Stone Hearts
Rebecca Urrutia
December 16, 2009
Filed under Spirituality, Student Life, Top Stories
With every breath you take, the scarlet heart within you pumps red liquid life. It throbs unceasingly, day and night, bringing oxygen to the life found within its secret chambers. Everything seems to be working perfectly until a poison stealthily seeps in. Unexpectedly and unnoticed, it trickles through and slowly begins to sink in to the deepest caverns of your crimson heart. The walls begin to harden steadily and the red life begins to crystallize. Before you know it, your heart has turned into stone—lifeless, trapped and without hope.

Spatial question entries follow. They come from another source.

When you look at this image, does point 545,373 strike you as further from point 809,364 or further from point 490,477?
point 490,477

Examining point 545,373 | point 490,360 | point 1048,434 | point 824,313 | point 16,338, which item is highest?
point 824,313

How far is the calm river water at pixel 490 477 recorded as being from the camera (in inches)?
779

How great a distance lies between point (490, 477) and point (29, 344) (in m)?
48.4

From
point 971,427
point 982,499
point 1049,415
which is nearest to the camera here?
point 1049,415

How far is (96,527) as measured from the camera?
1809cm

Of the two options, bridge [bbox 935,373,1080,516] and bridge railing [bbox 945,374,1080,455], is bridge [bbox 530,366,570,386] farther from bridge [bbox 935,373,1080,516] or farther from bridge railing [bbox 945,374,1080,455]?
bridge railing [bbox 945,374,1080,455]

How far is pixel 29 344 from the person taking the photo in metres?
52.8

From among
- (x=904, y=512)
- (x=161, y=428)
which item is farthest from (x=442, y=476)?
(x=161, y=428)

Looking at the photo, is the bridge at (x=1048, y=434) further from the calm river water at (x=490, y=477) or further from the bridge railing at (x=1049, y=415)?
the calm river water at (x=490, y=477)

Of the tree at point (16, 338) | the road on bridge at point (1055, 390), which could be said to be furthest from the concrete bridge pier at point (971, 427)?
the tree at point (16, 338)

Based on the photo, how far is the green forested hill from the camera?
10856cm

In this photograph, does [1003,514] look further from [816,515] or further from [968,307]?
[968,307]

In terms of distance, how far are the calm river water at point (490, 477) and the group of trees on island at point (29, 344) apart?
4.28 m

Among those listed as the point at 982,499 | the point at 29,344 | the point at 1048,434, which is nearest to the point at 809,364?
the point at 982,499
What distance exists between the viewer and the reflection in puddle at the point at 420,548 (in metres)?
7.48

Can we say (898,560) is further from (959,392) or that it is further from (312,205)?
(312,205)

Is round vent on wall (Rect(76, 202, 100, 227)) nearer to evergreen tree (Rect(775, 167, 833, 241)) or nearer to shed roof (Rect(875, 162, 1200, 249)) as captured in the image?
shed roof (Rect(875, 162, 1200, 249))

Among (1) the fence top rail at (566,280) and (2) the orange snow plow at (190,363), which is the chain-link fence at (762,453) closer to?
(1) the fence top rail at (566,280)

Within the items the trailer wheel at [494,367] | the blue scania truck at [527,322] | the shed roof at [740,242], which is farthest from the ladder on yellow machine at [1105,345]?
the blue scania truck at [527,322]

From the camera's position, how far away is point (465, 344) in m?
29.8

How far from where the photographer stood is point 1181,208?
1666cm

Some of us have been going to church since the day we first learned how to walk. And ever since then it has been Sunday school lessons, VBS summer camps, memory verses and worship songs on a weekly basis. We started out with a childlike faith and a sincere hunger for God’s word—but where are we now? Over time, it seems like phrases have become cliché, words have lost their meaning, and prayers have simply become a routine. Slowly but surely, our hearts have turned to stone—without breath, without life, without passion.
When did the crucifixion stop moving us to tears? When did we turn our faces to the Holy Spirit’s conviction of sin in our lives? Our hearts have become so incredibly calloused and our ears have grown deaf to the sound of God’s voice. Like the song “Everything” by Lifehouse says, “How can I stand here with you and not be moved by you?”
Yes, maybe we are reading our Bibles and doing our devotions everyday…but we lack passion and love. These things have simply become chores on our “Christian-to-do list,” and sometimes they seem more like duties than privileges.
CCA’s Youth Pastor Topher Harrison reminded me of Jesus and the Pharisees, when he boldly called them “white-washed tombs.” Pastor Topher said, “We have all these rituals to keep us clean on the outside, and although we know the Word, we are still dirty. We need to ask God to restore to us the joy of our salvation!”
May God have mercy on us! Like God said to the prophet Ezekiel, “I will give you a new heart and put a new spirit in you; I will remove from you your heart of stone and give you a heart of flesh. And I will put my Spirit in you. . .” Let that be our fervent prayer! We need to sincerely cry out to God, fall on our knees before Him and ask Him to show us if we have hardened hearts! We need to beg Him to change us and give us hearts of flesh and set us free from our lifestyles that are based on routine and performance. If we genuinely desire to break free, He will be faithful to hear our cry and remove these chains from our stone hearts.